Como Matías, el niño que pidió y pidió, pienso que nos conviene pedir y pedir, con la ilusión de que la Misericordia divina inunde nuestra vida y también la de los demás. Sin distingos de ningún tipo, abiertos al bien de todos. Hermanos míos, ya sé que esto es fácil de decir, pero hay que decirlo sin complejos, sin importar que alguien, que tal vez ha sufrido demasiado, nos diga que él no puede. No lo juzguemos con dureza. Si no somos capaces de entender algo, porque aquello no tenga lógica. Intentemos comprender, que es esa facultad del corazón, que supera la inteligencia porque intuye y mira con empatía, con caridad de Cristo, con misericordia. Tenemos que fomentar en todos un espíritu de concordia.
Quiero terminar contándoles lo que Matías le dijo después a sus padres.
Cuando vi que el pozo empezaba a derramarse me dio miedo y pensé correr para la casa, pero en el agua se reflejaba una estrella que titilaba, la estrella de la mañana, y me pareció que quería jugar conmigo, y sin dejar de rezar intentaba agarrarla. Por eso le daba palmadas al agua. Por eso seguí pidiendo.

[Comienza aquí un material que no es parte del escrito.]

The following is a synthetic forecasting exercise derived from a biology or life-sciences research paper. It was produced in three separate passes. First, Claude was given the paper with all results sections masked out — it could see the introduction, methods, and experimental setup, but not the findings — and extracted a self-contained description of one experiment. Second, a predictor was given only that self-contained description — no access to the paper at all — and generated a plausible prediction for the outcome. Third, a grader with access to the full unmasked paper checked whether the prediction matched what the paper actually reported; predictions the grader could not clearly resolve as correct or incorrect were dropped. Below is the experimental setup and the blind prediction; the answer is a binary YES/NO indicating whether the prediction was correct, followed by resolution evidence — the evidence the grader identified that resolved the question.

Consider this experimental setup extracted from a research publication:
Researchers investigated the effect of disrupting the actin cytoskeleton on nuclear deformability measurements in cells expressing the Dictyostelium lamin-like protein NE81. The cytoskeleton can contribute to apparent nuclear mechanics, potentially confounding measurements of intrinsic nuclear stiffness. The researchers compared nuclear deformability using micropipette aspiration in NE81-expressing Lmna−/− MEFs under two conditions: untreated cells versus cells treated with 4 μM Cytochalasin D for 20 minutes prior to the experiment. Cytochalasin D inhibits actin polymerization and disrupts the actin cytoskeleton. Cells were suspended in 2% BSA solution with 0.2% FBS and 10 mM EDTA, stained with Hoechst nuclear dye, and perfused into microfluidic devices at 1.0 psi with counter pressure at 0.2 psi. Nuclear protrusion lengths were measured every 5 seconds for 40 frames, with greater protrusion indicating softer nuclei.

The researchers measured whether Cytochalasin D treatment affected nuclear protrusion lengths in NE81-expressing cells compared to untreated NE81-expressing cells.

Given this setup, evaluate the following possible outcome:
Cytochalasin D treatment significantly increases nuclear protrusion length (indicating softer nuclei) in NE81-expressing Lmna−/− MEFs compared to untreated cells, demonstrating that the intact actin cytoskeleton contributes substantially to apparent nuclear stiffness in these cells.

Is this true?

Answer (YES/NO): NO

Cada uno de nosotros tiene la misma Estrella, aquella que, canta el himno de la Coromoto, en los pliegues tricolores de la Bandera señera guarda Venezuela entera de su Virgen los amores, la Madre de la Misericordia, y a San José. Llenémonos de esperanza. Y lo digo, no desde una parcialidad, sino pensando en todos los venezolanos sin excluir a nadie. Sigamos rezando por Venezuela para que Dios nos ayude a estructurar un país sobre las bases del respeto a la dignidad humana del niño y de la niña desde el mismo instante de su concepción, donde se respete el derecho de los niños y las niñas a tener un padre y una madre, donde el final de la vida, sea por la enfermedad o la vejez, se deje en las manos amorosas de Dios. Para que seamos un solo pueblo donde podamos todos vernos a los ojos y mirarnos con simpatía y misericordia. Para que ahora en Navidad y siempre, nos dejemos acariciar el alma y el corazón, por la mano recién nacida del Niño Jesús.
Para que, como lo ha pedido el Papa Francisco, descubramos en este Año de la Misericordia, la ternura y la alegría de Dios. Amen.